과제 지시. 아래 목록에서 "What exact distance" 문구가 들어 있는 줄부터 "1.21 metres" 문구가 들어 있는 줄까지 양 끝 줄을 포함하여 한 글자도 바꾸지 말고 그대로 옮겨 적으세요.

과제 자료.
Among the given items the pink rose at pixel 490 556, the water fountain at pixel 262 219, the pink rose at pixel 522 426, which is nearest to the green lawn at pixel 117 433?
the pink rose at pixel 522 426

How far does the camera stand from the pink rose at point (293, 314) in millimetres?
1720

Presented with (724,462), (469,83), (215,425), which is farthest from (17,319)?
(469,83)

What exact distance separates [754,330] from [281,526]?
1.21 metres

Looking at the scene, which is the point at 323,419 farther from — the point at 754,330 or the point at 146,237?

---

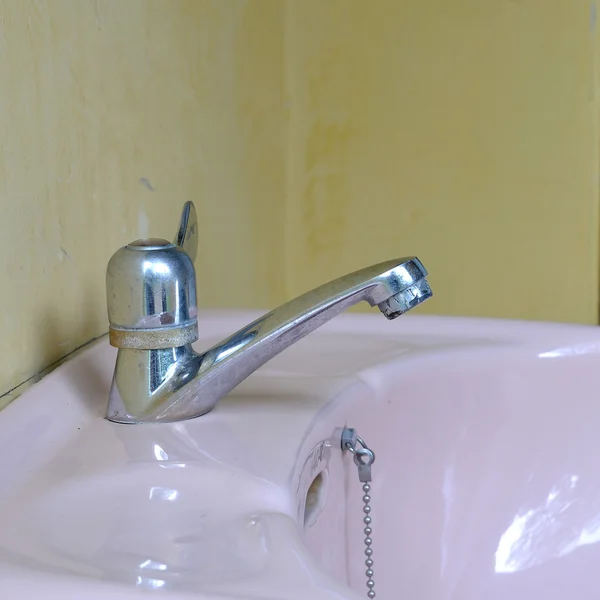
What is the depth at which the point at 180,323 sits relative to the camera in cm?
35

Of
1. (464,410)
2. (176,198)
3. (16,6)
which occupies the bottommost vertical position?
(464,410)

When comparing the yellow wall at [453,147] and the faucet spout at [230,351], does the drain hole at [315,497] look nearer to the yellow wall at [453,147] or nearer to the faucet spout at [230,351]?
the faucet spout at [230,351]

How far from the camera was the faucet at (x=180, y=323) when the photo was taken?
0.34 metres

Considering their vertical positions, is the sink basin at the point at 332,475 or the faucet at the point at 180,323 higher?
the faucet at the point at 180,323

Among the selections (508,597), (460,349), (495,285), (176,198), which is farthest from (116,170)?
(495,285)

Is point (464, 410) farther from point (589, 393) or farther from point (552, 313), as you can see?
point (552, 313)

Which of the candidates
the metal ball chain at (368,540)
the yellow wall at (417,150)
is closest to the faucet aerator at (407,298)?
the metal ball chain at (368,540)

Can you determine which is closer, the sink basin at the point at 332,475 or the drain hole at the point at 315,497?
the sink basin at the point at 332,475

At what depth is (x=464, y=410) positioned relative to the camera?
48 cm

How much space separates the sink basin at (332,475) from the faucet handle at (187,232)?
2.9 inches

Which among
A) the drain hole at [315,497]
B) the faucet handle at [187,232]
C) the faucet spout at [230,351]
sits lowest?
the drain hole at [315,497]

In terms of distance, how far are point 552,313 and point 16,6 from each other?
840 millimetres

--

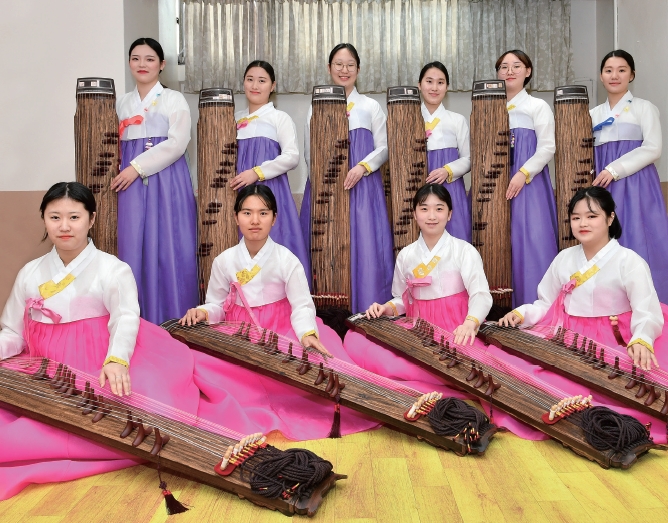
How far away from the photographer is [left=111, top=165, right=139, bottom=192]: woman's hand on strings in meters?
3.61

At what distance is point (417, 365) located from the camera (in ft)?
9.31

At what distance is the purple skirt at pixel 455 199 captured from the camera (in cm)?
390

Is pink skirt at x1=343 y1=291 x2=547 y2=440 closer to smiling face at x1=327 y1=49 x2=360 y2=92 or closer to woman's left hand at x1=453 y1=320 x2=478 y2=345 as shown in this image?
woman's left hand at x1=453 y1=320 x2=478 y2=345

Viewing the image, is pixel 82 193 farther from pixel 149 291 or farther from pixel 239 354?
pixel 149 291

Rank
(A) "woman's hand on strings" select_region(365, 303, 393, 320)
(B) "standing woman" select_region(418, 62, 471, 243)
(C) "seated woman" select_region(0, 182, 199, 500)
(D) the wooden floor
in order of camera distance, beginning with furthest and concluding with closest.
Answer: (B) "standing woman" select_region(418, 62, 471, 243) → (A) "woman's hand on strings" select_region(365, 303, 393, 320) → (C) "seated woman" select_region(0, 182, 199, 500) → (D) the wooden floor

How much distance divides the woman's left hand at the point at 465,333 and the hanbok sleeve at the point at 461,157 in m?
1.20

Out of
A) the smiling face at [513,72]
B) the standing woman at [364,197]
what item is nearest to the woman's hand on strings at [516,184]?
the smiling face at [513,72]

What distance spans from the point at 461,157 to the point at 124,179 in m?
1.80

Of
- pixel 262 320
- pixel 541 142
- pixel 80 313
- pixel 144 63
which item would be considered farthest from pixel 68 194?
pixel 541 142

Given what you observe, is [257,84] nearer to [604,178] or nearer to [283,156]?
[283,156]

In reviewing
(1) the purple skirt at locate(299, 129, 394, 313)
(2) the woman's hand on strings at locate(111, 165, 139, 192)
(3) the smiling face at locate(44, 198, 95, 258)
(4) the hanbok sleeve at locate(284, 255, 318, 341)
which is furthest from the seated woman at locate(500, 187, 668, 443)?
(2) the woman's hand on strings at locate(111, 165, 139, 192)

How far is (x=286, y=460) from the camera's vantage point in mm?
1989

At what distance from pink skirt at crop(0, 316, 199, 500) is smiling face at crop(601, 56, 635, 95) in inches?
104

완성된 과제.
What exact distance separates [754,330] from [281,526]?
1.21 metres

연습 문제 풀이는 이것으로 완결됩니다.